1Sherbrooke Connectivity Imaging Lab (SCIL), Université de Sherbrooke, Sherbrooke, QC, Canada, 2INCIA, UMR 5287, Université de Bordeaux, EPHE PSL Research University, Talence, France

Synopsis

A common way to seed tractography is thresholding the Fractional Anisotropy (FA). This technique is problematic for aging diffusion MRI studies because the FA decreases dramatically in regions of White Matter Hyperintensities (WMH) and thus, the tractography can erroneously start or stop in these WMH regions. We show the importance for tractography pipelines to correct for WMH in their tracking masks. We show that the non-correction can lead to approximately 15% erroneous streamlines, which are false connections that can pollute the structural connectome and lead to misinterpretations.

Purpose

Most tractography processing pipelines are designed and tuned to work on healthy control datasets. Pathological brains are often not well suited for tractography. This is the case for aging datasets where 90% of subjects older than 60 years show White-Matter Hyperintensities (WMH) on MRI images1. Previous studies have reported a decrease of Fractional Anisotropy (FA) in regions of hyperintensities2. Decreased FA in WMH will certainly have an impact on the seeding and stopping criteria of fiber tracking algorithms. This abstract presents the effects and the importance of dealing with these hyperintensities on the tracking masks and on the principal fiber orientation distribution function (fODF) directions.

Methods

Datasets are acquired on a 3.0T Philips Achieva from 5 older subjects (mean age: 86.32 years). On each subject, we have a diffusion weighted images with 22 directions (b = 1000s/mm2 and voxel size: 2x2x2 mm3) and a 1mm isotropic T1-weighted image and a 0.72×1.20×5 mm3 FLAIR sequence3. Severity of WMH was evaluated by two trained operators according to the Fazekas4 rating scale. Using this visual scale, we selected subjects with an extensive halo of WMH (grade 3). We compute white-matter (WM), gray-matter (GM) and cerebrospinal (CSF) maps with Statistical Parametric Mapping5 and a WMH probability mask with the Lesion Segmentation Tool6. We compute the fODF7 with maximal Spherical Harmonic order of 68. We then generate include, exclude and WM-GM interface tracking masks as in9. The main problem with these masks is that the voxels with WMH are considered like GM voxels (see Figure 1). However, the WMH should be in the WM mask. To correct for this problem, we remove them from the interface (Figure 1.B) and we add them accordingly in the include and exclude masks. Then, we perform anatomically constrained probabilistic tractography using the Particle Filtering Tractography (PFT)9 with one seed per voxel from the GW-WM interface.

To study the impacts of hyperintensities on tractography, we do PFT with and without tracking mask correction. We extract the number of seeds and streamlines in both results as well as quantify streamlines through WMH.

• • • •

REQUIRED ACTIONS:
1. In the tractography abstract, what share of subjects older than 60 years show white-matter hyperintensities on MRI images?
2. Write a continuation of the tractography abstract, picking up right after its final sentence.
The listing is not needed for these tasks.

SUPPLIED INFORMATION:
• • • •

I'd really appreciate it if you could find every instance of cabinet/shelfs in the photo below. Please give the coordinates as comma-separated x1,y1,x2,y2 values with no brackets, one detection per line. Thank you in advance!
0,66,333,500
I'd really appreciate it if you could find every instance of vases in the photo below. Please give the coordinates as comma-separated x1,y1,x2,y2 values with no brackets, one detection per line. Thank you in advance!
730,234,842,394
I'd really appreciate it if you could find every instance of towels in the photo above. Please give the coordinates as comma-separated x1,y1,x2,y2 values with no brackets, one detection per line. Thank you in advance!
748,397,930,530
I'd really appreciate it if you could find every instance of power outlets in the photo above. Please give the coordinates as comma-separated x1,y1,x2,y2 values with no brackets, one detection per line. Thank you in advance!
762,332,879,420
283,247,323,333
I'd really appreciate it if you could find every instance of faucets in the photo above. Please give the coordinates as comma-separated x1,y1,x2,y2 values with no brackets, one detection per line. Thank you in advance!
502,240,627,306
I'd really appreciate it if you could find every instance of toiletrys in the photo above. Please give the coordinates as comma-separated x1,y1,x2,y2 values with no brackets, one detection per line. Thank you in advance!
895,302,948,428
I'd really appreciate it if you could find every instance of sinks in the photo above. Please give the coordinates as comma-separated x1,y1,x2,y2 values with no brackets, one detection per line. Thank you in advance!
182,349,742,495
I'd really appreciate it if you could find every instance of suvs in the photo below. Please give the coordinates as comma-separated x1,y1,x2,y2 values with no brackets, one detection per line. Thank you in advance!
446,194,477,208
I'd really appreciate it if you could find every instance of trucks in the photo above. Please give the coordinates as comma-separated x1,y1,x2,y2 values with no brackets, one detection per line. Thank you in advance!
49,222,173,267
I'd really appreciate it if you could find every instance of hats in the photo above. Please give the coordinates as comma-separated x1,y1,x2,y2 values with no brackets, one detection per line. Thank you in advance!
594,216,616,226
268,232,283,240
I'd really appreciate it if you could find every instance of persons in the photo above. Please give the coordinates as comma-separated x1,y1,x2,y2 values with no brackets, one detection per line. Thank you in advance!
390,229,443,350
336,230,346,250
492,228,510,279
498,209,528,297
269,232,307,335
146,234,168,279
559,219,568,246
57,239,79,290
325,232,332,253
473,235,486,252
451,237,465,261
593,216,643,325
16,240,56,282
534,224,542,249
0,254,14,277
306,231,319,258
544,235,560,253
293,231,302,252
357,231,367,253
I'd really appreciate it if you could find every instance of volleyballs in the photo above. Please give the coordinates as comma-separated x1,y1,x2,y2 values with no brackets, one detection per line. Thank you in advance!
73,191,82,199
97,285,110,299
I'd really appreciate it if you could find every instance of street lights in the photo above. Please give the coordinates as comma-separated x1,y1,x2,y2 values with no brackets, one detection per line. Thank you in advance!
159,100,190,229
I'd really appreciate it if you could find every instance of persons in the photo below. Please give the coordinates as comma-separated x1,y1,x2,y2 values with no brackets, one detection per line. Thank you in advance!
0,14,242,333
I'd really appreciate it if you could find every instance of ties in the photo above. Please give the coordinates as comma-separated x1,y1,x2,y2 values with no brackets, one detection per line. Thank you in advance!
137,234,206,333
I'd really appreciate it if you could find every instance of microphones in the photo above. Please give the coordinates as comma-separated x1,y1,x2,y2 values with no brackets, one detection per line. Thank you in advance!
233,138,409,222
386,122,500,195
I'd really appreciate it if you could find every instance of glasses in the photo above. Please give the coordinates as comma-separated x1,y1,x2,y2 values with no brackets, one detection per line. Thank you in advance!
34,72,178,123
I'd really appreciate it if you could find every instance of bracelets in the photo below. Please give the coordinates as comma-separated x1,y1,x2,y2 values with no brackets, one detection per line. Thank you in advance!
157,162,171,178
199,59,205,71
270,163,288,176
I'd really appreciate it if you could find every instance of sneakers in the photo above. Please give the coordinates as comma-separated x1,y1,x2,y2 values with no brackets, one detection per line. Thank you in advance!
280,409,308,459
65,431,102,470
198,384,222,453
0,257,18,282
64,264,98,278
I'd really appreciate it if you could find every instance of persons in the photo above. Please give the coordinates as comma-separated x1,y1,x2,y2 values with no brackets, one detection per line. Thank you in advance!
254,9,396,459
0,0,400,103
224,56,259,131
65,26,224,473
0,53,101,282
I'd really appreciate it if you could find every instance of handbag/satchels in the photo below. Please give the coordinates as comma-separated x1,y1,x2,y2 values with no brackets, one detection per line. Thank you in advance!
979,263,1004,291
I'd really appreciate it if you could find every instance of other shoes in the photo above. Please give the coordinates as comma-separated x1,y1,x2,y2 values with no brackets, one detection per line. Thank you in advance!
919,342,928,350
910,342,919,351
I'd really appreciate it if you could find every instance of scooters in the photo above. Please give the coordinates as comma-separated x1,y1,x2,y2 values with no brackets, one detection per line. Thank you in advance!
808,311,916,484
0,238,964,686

• • • •

ACTIVITY ANSWERS:
1. 90% of subjects older than 60 years.

2.
Results

We notice that the principal fODF direction is preserved (Figure 2) under hyperintensity masks and that tractography should be allowed to explore these regions. Figures 3A and 3B show erroneous streamlines that start or finish in WMH masks, with and without mask correction. We see far less erroneous streamlines with mask correction. Figure 3C shows important difference in streamline density in WMH between both tractograms, which highlight that with mask correction, there is a large amount of streamlines able to traverse the lesion masks. Figure 3D shows the difference of streamlines length and shows that there are more long range connections (> 60mm) with mask correction. Finally, Table 1 highlights some differences between tractography with and without tracking mask correction. First, when accounting for proper lesion masks, 9.51% of seeds are deleted (34,108 false seeds on a total of 348,799 seeds) and there are 14.63% less streamlines (14,817 false streamlines on a total of 101,186).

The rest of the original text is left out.